Image-text web data
|---|

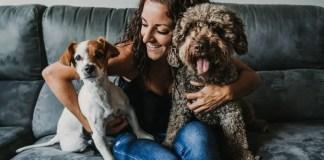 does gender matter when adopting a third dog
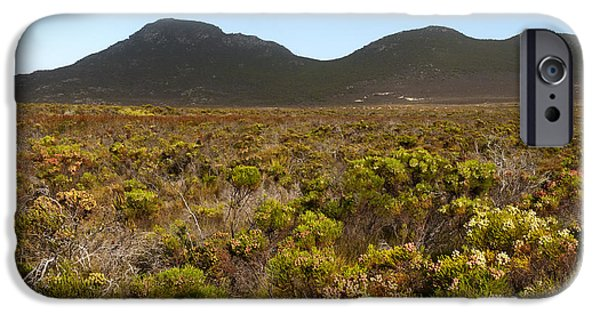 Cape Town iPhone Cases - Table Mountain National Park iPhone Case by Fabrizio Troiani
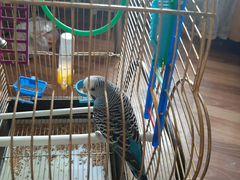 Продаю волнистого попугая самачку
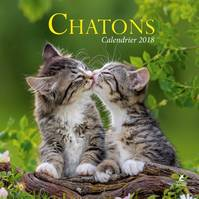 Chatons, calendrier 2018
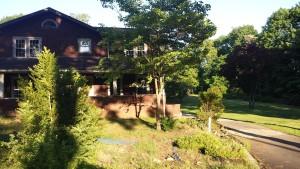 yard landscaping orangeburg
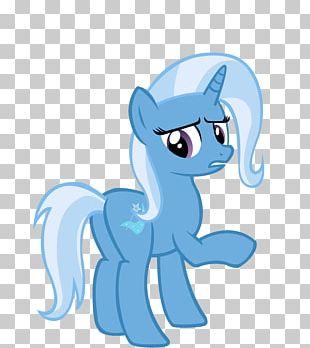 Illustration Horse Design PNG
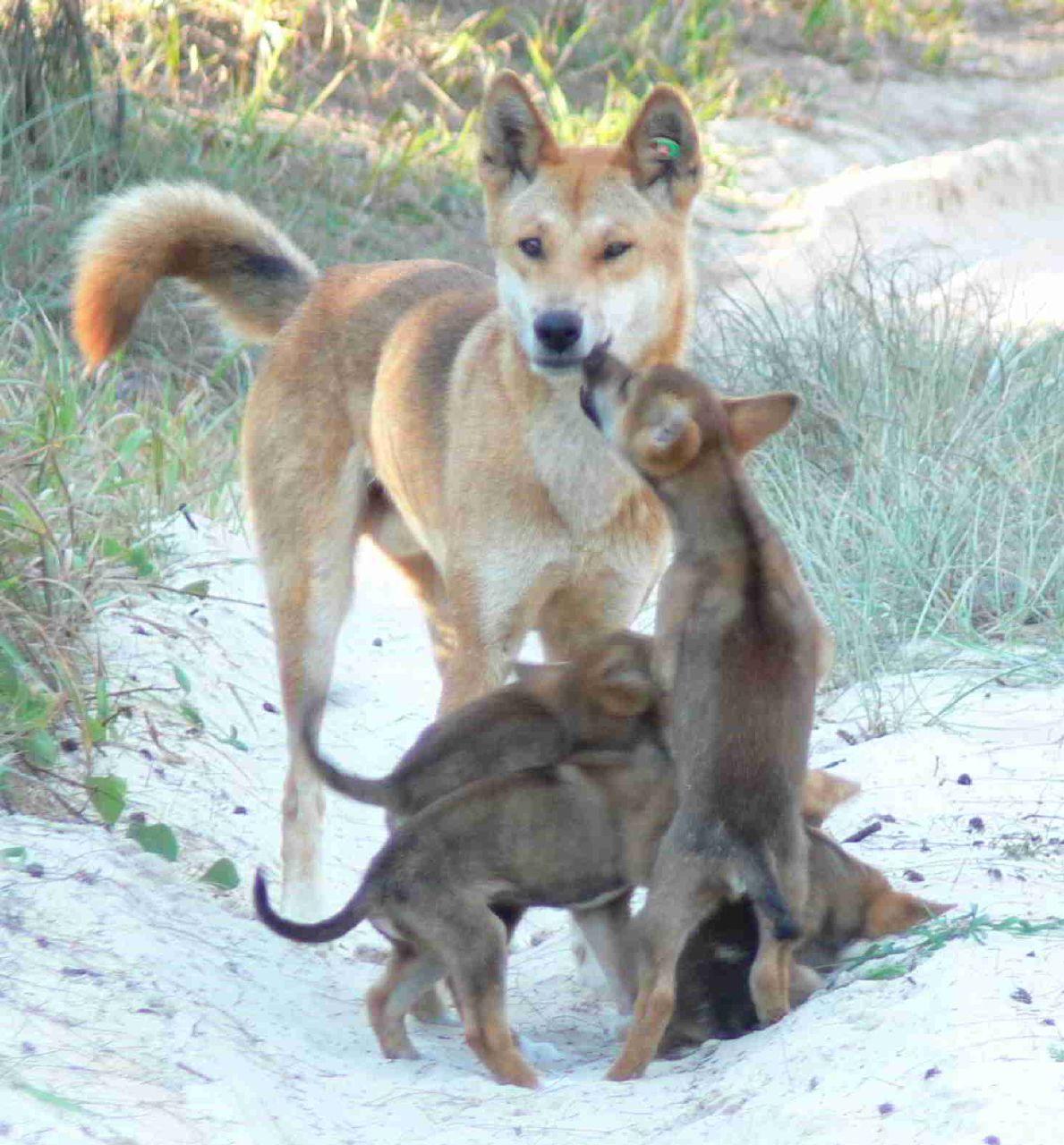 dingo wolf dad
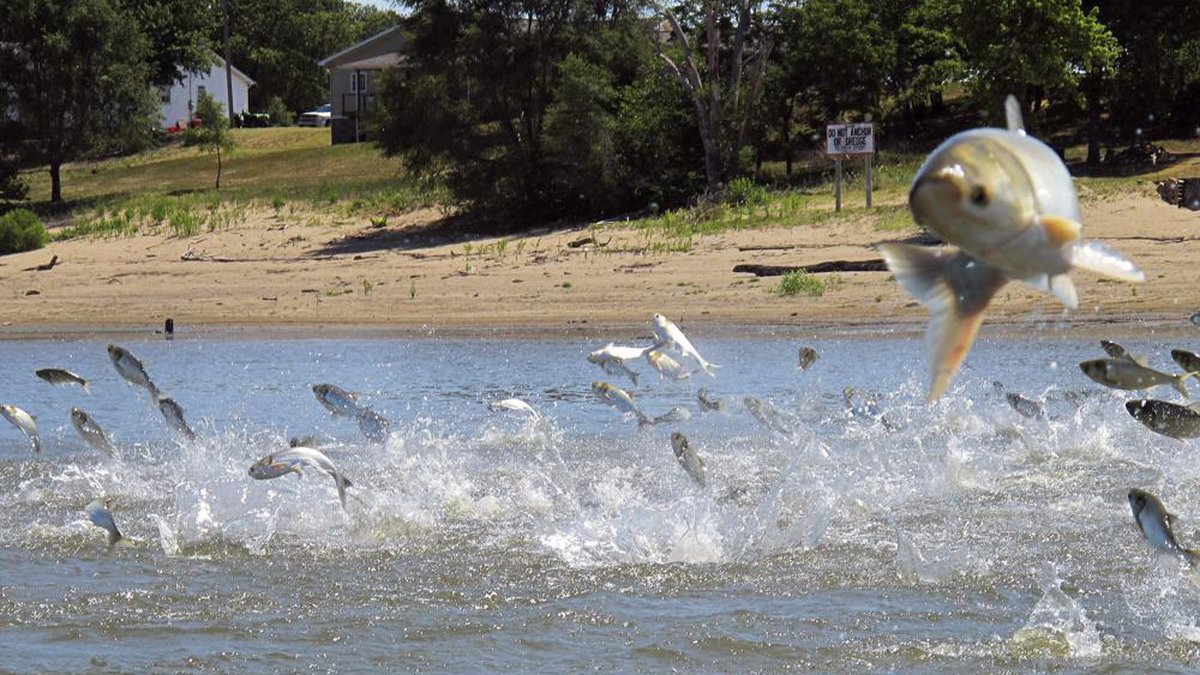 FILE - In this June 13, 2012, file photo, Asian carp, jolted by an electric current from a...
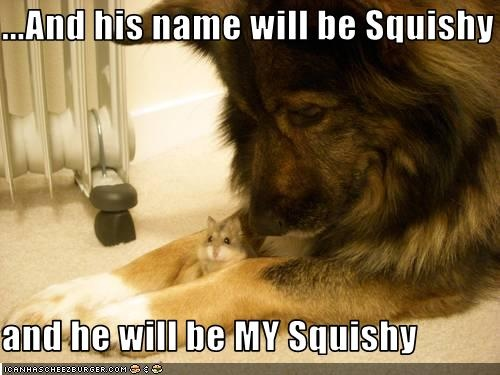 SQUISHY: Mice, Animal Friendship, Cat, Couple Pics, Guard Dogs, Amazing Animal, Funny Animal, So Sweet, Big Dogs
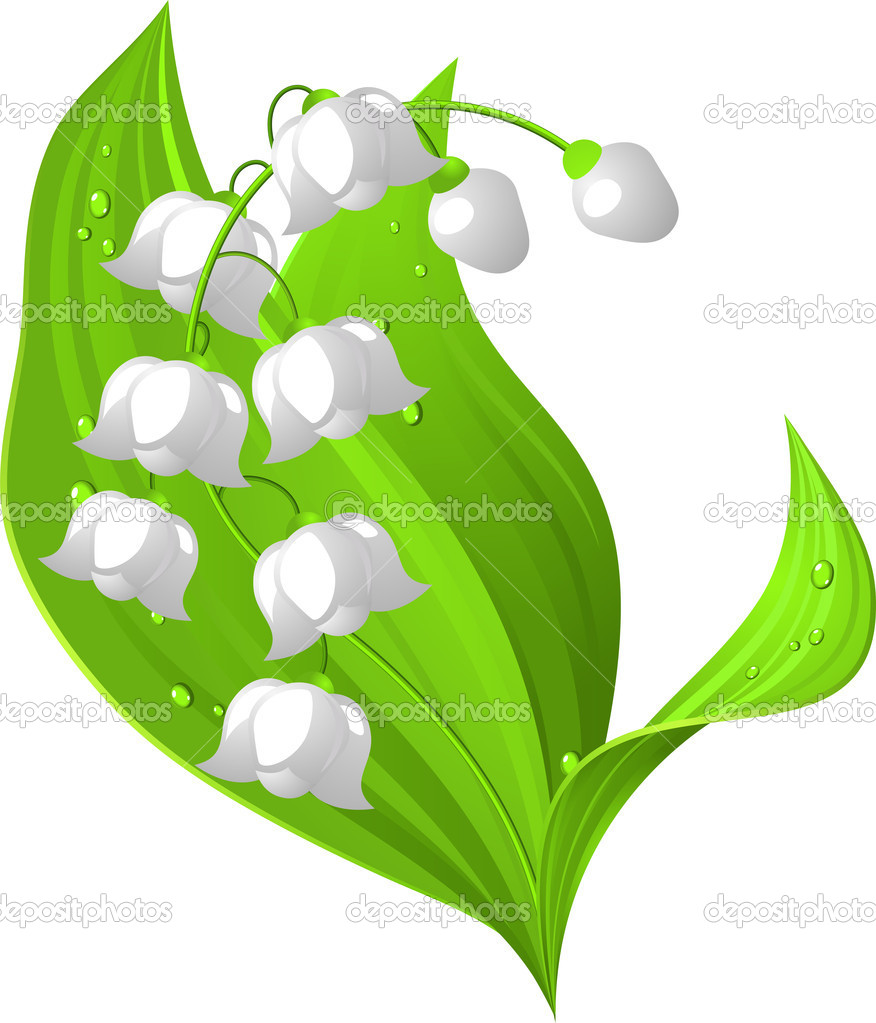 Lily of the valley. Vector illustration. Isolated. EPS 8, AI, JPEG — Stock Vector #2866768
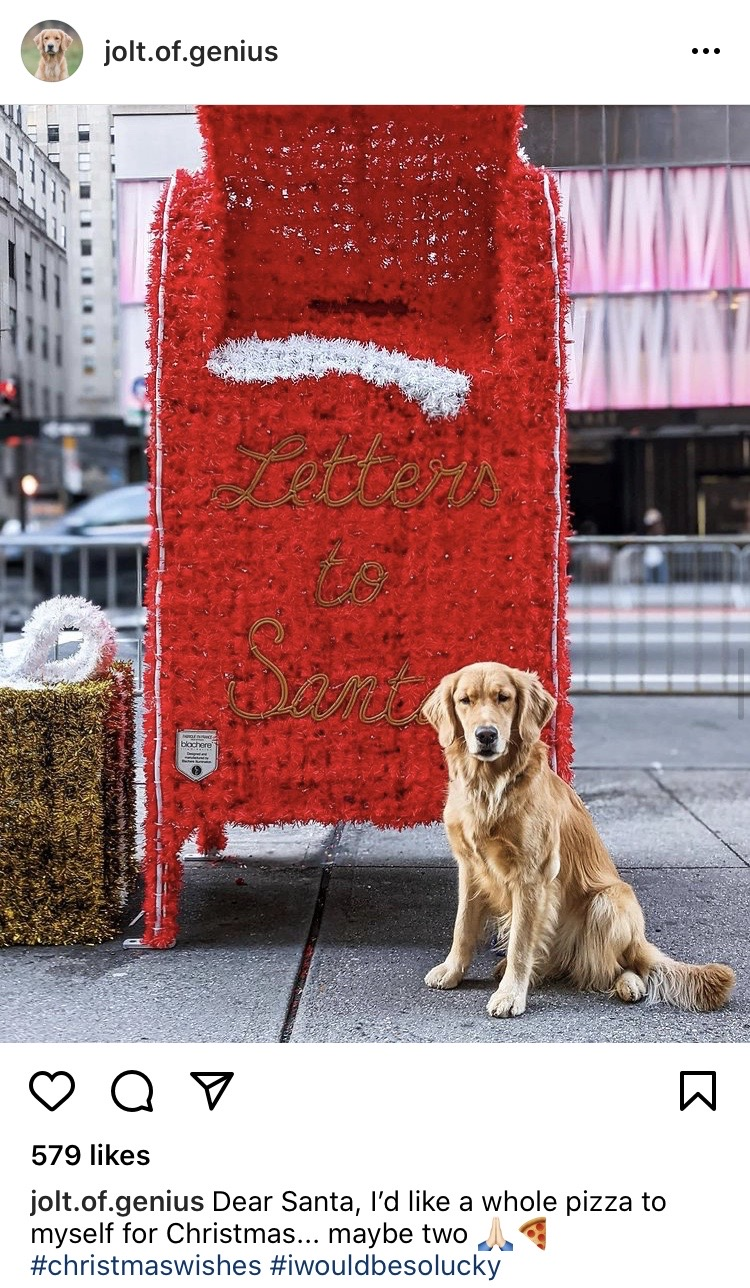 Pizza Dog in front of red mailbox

|---|

*WORK TO BE COMPLETED*.
Once the line containing "Illustration Horse Design PNG" is found, write out exactly that line and each line after it through the end of the entries, omitting pictures.

*SOLUTION*.
 Illustration Horse Design PNG
 dingo wolf dad
 FILE - In this June 13, 2012, file photo, Asian carp, jolted by an electric current from a...
 SQUISHY: Mice, Animal Friendship, Cat, Couple Pics, Guard Dogs, Amazing Animal, Funny Animal, So Sweet, Big Dogs
 Lily of the valley. Vector illustration. Isolated. EPS 8, AI, JPEG — Stock Vector #2866768
 Pizza Dog in front of red mailbox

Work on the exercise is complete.